• [GIVEN REQUEST]: Turn everything from the line containing "Could you tell" down to the last line of the items, both included, into a numbered list, leaving out blank lines.

• [DATA PROVIDED]:
★ ★ ★
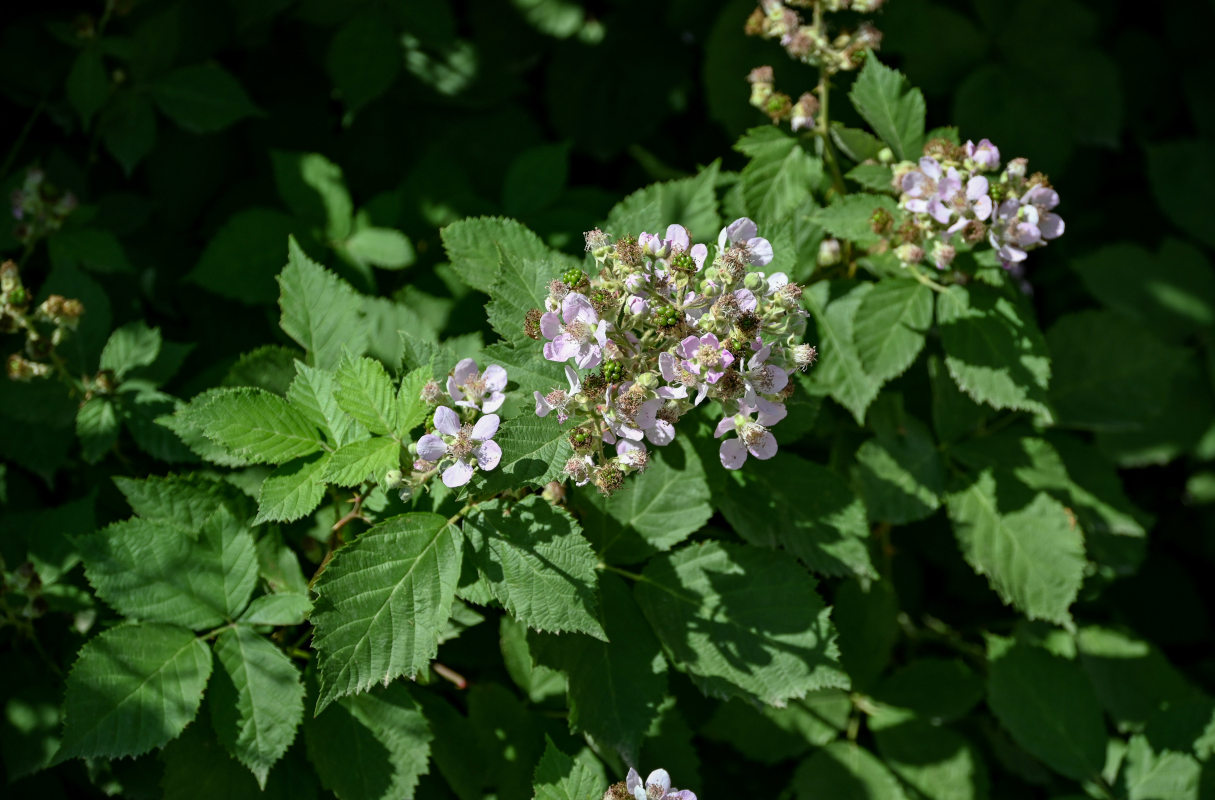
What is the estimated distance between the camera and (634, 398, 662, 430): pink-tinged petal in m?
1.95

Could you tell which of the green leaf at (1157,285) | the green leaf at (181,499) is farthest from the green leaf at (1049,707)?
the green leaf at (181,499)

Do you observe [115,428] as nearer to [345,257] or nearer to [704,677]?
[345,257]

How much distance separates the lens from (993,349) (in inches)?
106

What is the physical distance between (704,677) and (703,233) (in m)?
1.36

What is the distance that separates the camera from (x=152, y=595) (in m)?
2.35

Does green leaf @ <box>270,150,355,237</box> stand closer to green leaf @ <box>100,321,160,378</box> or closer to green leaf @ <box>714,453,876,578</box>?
★ ★ ★
• [EXERCISE OUTPUT]:
1. Could you tell which of the green leaf at (1157,285) | the green leaf at (181,499) is farthest from the green leaf at (1049,707)?
2. the green leaf at (181,499)
3. Do you observe [115,428] as nearer to [345,257] or nearer to [704,677]?
4. [345,257]
5. How much distance separates the lens from (993,349) (in inches)?
6. 106
7. What is the physical distance between (704,677) and (703,233) (in m)?
8. 1.36
9. What is the distance that separates the camera from (x=152, y=595) (in m)?
10. 2.35
11. Does green leaf @ <box>270,150,355,237</box> stand closer to green leaf @ <box>100,321,160,378</box> or closer to green leaf @ <box>714,453,876,578</box>?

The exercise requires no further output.